For another worker it looks like this:

Mai 08 21:25:15 openqaworker6 worker[33863]: [info] [pid:33863] Registering with openQA openqa.suse.de 
Mai 08 21:25:16 openqaworker6 worker[33863]: [info] [pid:33863] Establishing ws connection via ws://openqa.suse.de/api/v1/ws/954 
Mai 08 21:30:16 openqaworker6 worker[33863]: [warn] [pid:33863] Unable to upgrade to ws connection via http://openqa.suse.de/api/v1/ws/954, code 502 - trying again in 10 seconds 
Mai 08 21:30:26 openqaworker6 worker[33863]: [info] [pid:33863] Registering with openQA openqa.suse.de 
Mai 08 21:30:26 openqaworker6 worker[33863]: [info] [pid:33863] Establishing ws connection via ws://openqa.suse.de/api/v1/ws/954 
Mai 08 21:30:54 openqaworker6 worker[33863]: [info] [pid:33863] Registered and connected via websockets with openQA host openqa.suse.de and worker ID 954 
Mai 09 03:26:13 openqaworker6 worker[33863]: [warn] [pid:33863] Worker cache not available: Cache service queue already full (10) - checking again for web UI 'openqa.suse.de' in 100.00 s 
Mai 09 03:27:53 openqaworker6 worker[33863]: [warn] [pid:33863] Worker cache not available: Cache service queue already full (10) - checking again for web UI 'openqa.suse.de' in 100.00 s 
Mai 09 03:29:33 openqaworker6 worker[33863]: [warn] [pid:33863] Worker cache not available: Cache service queue already full (10) - checking again for web UI 'openqa.suse.de' in 100.00 s 
Mai 09 03:31:13 openqaworker6 worker[33863]: [warn] [pid:33863] Worker cache not available: Cache service queue already full (10) - checking again for web UI 'openqa.suse.de' in 100.00 s 
Mai 09 05:51:20 openqaworker6 worker[33863]: [warn] [pid:33863] Worker cache not available: Cache service queue already full (10) - checking again for web UI 'openqa.suse.de' in 100.00 s 
Mai 09 05:53:00 openqaworker6 worker[33863]: [warn] [pid:33863] Worker cache not available: Cache service queue already full (10) - checking again for web UI 'openqa.suse.de' in 100.00 s 
Mai 09 05:54:40 openqaworker6 worker[33863]: [warn] [pid:33863] Worker cache not available: Cache service queue already full (10) - checking again for web UI 'openqa.suse.de' in 100.00 s 
Mai 09 05:58:00 openqaworker6 worker[33863]: [warn] [pid:33863] Worker cache not available: Cache service queue already full (10) - checking again for web UI 'openqa.suse.de' in 100.00 s 
Mai 09 05:59:41 openqaworker6 worker[33863]: [warn] [pid:33863] Worker cache not available: Cache service queue already full (10) - checking again for web UI 'openqa.suse.de' in 100.00 s

The worker shows nevertheless up as "idle" (and not as "broken"). I suppose that's problematic because it makes it look like the don't assign jobs to an idling worker while it is actually busy downloading. However, when restarting the worker slot it didn't show the cache service error anymore. So maybe it wasn't actually busy with downloading anymore. The restarting also helped in this case to unblock the worker. Considering that only one of the stuck workers shows these "Cache service queue already full" message and that these messages stopped at Mai 09 05:59:41 I would conclude that these messages are unrelated.
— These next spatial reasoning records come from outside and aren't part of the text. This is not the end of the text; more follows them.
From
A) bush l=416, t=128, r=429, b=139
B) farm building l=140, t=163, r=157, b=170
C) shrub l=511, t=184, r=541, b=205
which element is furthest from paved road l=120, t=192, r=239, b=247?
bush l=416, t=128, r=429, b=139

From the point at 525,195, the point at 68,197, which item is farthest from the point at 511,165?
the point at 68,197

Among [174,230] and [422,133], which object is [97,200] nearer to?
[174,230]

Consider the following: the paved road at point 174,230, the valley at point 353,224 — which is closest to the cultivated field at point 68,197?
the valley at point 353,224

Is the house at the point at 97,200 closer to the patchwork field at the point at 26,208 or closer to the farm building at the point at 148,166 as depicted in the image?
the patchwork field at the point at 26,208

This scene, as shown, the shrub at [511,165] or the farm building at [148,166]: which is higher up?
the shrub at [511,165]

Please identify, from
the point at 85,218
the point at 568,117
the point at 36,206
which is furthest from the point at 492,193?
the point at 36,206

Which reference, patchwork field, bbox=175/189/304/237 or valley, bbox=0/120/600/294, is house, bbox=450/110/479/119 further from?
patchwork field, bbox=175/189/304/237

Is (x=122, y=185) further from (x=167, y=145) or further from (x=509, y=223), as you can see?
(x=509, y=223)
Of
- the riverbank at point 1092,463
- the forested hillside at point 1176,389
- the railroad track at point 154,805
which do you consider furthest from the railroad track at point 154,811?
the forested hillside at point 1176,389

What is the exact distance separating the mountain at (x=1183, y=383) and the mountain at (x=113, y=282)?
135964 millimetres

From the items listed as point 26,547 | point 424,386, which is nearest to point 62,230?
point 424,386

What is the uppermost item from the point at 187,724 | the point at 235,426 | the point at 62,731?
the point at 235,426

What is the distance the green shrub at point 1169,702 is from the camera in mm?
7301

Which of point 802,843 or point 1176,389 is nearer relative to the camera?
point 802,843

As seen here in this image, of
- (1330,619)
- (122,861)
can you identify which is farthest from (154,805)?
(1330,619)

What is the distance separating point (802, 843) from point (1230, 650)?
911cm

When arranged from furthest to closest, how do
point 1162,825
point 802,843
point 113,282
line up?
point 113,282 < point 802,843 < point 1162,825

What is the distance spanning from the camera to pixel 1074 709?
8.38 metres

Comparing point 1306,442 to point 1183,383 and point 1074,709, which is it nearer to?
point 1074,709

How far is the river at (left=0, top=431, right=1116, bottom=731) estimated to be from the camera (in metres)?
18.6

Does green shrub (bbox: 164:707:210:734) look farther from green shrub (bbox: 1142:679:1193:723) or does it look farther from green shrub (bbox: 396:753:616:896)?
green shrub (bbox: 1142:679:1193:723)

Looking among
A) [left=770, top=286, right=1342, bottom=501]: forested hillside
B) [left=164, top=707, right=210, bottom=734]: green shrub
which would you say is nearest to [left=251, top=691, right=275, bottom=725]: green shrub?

Note that restarting such stuck workers via SIGHUP helps as well. So the workers aren't that stuck to not even react to that signal anymore.

Ideas

  • Following the assumption that the worker(s) are at fault
    • Check the code for problems leading to stuck workers after registration
    • Maybe receiving a signal SIGTERM/SIGHUP in the wrong moment can leave the worker in a bad state Definitely not the case, it would have been logged
  • Following the assumption that the scheduler is at fault (seems not so likely at this point of the investigation anymore)
    • Test locally by scheduling something like 100k jobs and see how the scheduler scales
    • Test locally by scheduling many jobs on something like 1k worker instances and see how the scheduler scales
    • Note that there's a unit test for scalability which one might simply invoke with very high numbers for scheduled jobs and available workers
  • It could also be a problem within the websocket server

Mitigation steps conducted

On openqaworker6:

2022-05-09 10:52:08 journalctl -u openqa-worker-auto-restart@20 > openqa_worker_auto_restart_20-$(date +%F).log
2022-05-09 10:52:56 journalctl -u openqa-worker-cacheservice.service > openqa_worker_cacheservice-$(date +%F).log
2022-05-09 10:53:07 journalctl -u openqa-worker-cacheservice-minion.service > openqa_worker_cacheservice_minion-$(date +%F).log
2022-05-09 10:53:26 systemctl restart openqa-worker-cacheservice-minion.service 
2022-05-09 10:55:28 systemctl restart openqa-worker-auto-restart@20
Actions #1

Updated by livdywan almost 2 years ago

  • Description updated (diff)
  • Status changed from New to In Progress
  • Assignee set to mkittler
Actions #2

Updated by mkittler almost 2 years ago

  • Description updated (diff)
Actions #3

Updated by mkittler almost 2 years ago

  • Description updated (diff)
Actions #4

Updated by mkittler almost 2 years ago

  • Description updated (diff)
Actions #5

Updated by mkittler almost 2 years ago

After investigating enough stuck workers I ran salt -C 'G@roles:worker' cmd.run 'systemctl reload openqa-worker-auto-restart@*' which soft-restarts all workers (no running jobs are interfered with). Since a soft-restart (SIGHUP) already helped in all cases I looked at manually I'm sure that this way everything should be back to normal.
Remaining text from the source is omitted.